PASSAGE CITÉ:
Elle nous livre ses réflexions et fait le point de la situation en France et en Europe sur le sujet des médecines non conventionnelles, terme officiel dorénavant utilisé pour désigner l'ensemble de ces médecines.




Isabelle Robard, comment en êtes-vous arrivée à vous intéresser aux médecines naturelles ?

Un jour, à la radio, lors d'un flash d'actualités, j'entendis parler d'un médecin qui était en détention provisoire pour avoir prescrit une nouvelle substance, aujourd'hui couramment utilisée en milieu hospitalier. Je fus profondément choquée par cette situation où le médecin se retrouvait en prison pour avoir osé choisir le traitement qu'il estimait, en son âme et conscience, le meilleur pour soigner son patient. Alors étudiante en droit, j'étais en train de terminer un mémoire et l'idée s'est aussitôt imposée à moi de changer radicalement de sujet et de consacrer ce travail universitaire au thème des libertés thérapeutiques. Ce travail sera déposé en 1988. Suite à cela, j'ai contacté un certain nombre de groupements professionnels s'occupant des médecines naturelles pour obtenir des informations. Voyant que les éléments détenus par ces structures étaient largement insuffisants, voire même hors sujet, il me fut confié la réalisation d'un rapport qui débouchera ensuite sur la publication en 1991 de mon ouvrage " La santé hors-la-loi, les hors-la-loi de la santé " (aujourd'hui épuisé), ouvrage qui servira de référence au Parlement européen dans le cadre de la résolution de 1997 sur les médecines non conventionnelles.

DONNÉES SOURCES:
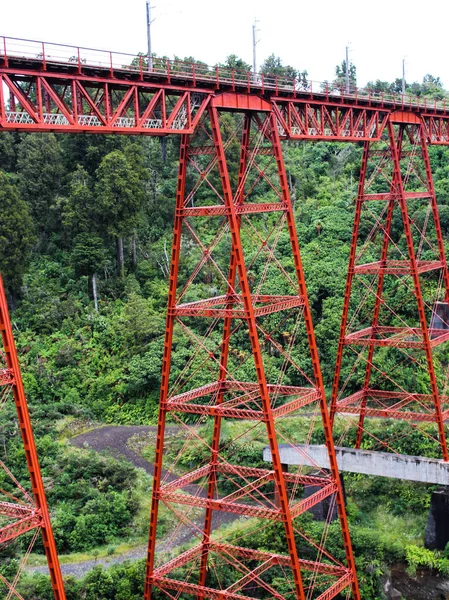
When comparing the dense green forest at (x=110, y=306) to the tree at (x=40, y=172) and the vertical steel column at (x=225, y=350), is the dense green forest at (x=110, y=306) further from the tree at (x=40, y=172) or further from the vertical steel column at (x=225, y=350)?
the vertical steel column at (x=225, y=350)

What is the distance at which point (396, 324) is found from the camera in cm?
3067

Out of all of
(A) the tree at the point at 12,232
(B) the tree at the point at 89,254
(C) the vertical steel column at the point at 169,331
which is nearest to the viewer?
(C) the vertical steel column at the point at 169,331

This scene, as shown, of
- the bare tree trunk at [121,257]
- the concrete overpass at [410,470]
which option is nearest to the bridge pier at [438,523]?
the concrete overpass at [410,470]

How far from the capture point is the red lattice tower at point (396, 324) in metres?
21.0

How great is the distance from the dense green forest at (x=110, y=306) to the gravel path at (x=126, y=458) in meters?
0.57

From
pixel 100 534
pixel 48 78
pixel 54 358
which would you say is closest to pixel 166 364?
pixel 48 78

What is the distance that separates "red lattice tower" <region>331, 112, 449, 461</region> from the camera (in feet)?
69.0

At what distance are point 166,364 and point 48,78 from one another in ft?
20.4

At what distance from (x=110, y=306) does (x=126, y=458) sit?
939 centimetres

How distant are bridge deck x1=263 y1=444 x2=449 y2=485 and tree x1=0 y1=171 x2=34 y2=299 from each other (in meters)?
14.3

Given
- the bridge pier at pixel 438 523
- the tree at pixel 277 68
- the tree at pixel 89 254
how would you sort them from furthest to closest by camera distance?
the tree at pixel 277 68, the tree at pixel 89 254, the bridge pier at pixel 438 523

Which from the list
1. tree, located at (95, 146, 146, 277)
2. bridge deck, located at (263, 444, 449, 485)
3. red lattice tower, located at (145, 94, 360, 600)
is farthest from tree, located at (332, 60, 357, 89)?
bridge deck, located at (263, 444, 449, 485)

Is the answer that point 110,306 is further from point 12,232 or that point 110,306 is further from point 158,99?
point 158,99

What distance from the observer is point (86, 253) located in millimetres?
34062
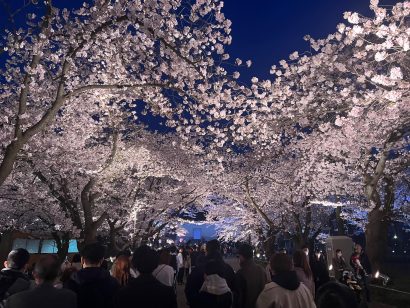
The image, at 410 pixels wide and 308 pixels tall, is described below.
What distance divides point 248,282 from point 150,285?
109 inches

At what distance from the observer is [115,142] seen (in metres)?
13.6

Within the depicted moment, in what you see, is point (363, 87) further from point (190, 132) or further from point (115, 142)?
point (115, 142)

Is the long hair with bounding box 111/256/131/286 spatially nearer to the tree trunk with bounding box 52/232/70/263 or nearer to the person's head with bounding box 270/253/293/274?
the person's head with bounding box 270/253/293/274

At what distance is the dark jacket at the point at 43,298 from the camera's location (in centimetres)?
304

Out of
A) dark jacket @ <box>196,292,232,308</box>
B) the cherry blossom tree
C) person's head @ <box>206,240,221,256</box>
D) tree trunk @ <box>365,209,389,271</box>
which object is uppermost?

LISTE DES TÂCHES:
• 1. Pour chaque affirmation, dites si elle concorde avec le passage cité, puis citez les mots qui tranchent : (a) le mémoire universitaire a été déposé en 1988 ; (b) l'ouvrage publié en 1991 est encore disponible ; (c) Isabelle Robard était étudiante en médecine à l'époque.
• 2. Répondez à ces questions d'après le passage cité :
(a) Quel terme officiel désigne désormais l'ensemble de ces médecines ?
(b) En quelle année l'ouvrage d'Isabelle Robard a-t-il été publié ?
(c) Dans le cadre de quelle résolution l'ouvrage a-t-il servi de référence au Parlement européen ?
• 3. Recopiez le passage cité de « Elle nous livre » à « médecines naturelles ? ».
Les entrées ne sont pas nécessaires ici.

RÉPONSES PAR TÂCHE:
• 1.
(a) Oui : « Ce travail sera déposé en 1988. »
(b) Non : « (aujourd'hui épuisé) »
(c) Non : « Alors étudiante en droit »

• 2.
(a) Médecines non conventionnelles.
(b) En 1991.
(c) La résolution de 1997 sur les médecines non conventionnelles.

• 3.
Elle nous livre ses réflexions et fait le point de la situation en France et en Europe sur le sujet des médecines non conventionnelles, terme officiel dorénavant utilisé pour désigner l'ensemble de ces médecines.




Isabelle Robard, comment en êtes-vous arrivée à vous intéresser aux médecines naturelles ?